Features: Yangshuo snail wine tastes tough and tender, and the filling will come out as soon as it is sucked. After smoking, it is full of meat, which is delicious. Its faint mint flavor and Sanhua wine flavor are spicy and unique, and it is a must in Yangshuo Lai cuisine.
Honor: One of the "Eighteen Brews" of Yangshuo cuisine!
Ninth place: steamed meat with lotus leaf powder
Practice: Take fresh lotus leaf, pork belly with skin, mung bean, Guilin sufu and green garlic as raw materials, wrap fried rice flour and seasoned pork, wrap them in lotus leaves, put them on a plate, and steam them in a cage.

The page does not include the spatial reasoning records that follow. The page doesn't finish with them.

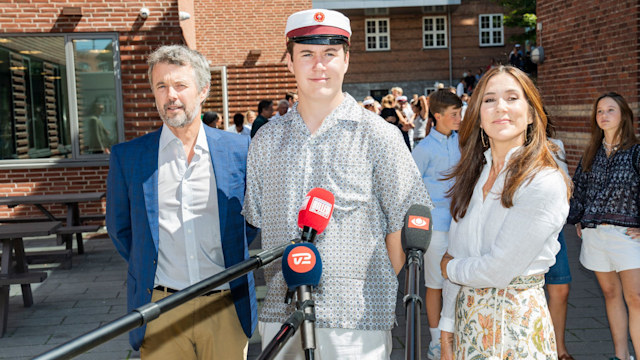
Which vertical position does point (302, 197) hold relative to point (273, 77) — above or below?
below

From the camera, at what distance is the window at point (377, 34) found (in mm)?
35188

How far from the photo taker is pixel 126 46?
10484 mm

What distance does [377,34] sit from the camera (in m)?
35.3

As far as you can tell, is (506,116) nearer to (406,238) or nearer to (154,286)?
(406,238)

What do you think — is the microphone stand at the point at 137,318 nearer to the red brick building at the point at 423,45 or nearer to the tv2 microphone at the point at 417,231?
the tv2 microphone at the point at 417,231

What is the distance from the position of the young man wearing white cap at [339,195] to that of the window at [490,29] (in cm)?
3505

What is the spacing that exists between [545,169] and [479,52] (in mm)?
34609

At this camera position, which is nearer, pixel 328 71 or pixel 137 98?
pixel 328 71

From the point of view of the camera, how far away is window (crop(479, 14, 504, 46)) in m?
35.5

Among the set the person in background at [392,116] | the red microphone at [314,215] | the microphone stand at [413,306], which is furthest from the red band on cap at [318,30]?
the person in background at [392,116]

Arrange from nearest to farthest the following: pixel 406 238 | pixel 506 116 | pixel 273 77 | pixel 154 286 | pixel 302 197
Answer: pixel 406 238 → pixel 302 197 → pixel 506 116 → pixel 154 286 → pixel 273 77

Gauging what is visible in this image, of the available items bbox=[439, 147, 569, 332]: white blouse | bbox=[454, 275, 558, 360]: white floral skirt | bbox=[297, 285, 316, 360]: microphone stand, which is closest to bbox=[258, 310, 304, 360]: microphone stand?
bbox=[297, 285, 316, 360]: microphone stand

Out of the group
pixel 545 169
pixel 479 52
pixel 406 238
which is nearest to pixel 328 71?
pixel 406 238

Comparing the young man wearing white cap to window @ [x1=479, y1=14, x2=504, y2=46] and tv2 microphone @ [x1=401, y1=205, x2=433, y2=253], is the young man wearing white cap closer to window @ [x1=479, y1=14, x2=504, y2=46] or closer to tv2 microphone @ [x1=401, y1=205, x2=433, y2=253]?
tv2 microphone @ [x1=401, y1=205, x2=433, y2=253]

Features: Yellow-green color, fragrant lotus leaf, soft and delicious, fat but not greasy. Has the effects of invigorating spleen, stimulating appetite, lowering cholesterol, clearing away heat and toxic materials, and harmonizing five internal organs.
Honor: Steamed pork with lotus leaf powder in Guilin is a traditional dish in Guilin.
Tenth place: Guilin muffin
Practice: Guilin sponge cake is made by mixing glutinous rice and japonica rice and grinding them into powder, slightly stirring them with yellow sugar water, and then scattering semi-dry and semi-wet rice flour into a steaming bucket layer by layer and steaming for one to two hours.
Features: freshly steamed muffins are the best. The muffins that are still steaming are generally sliced, soft and delicious, sweet and pleasant, and served with Lipu taro diced. It's delicious.
Honor: Guilin famous snacks. Guilin local customs, Guilin muffins are generally used for weddings, birthdays, birthdays, houses and other festive occasions, and are often given to people to celebrate.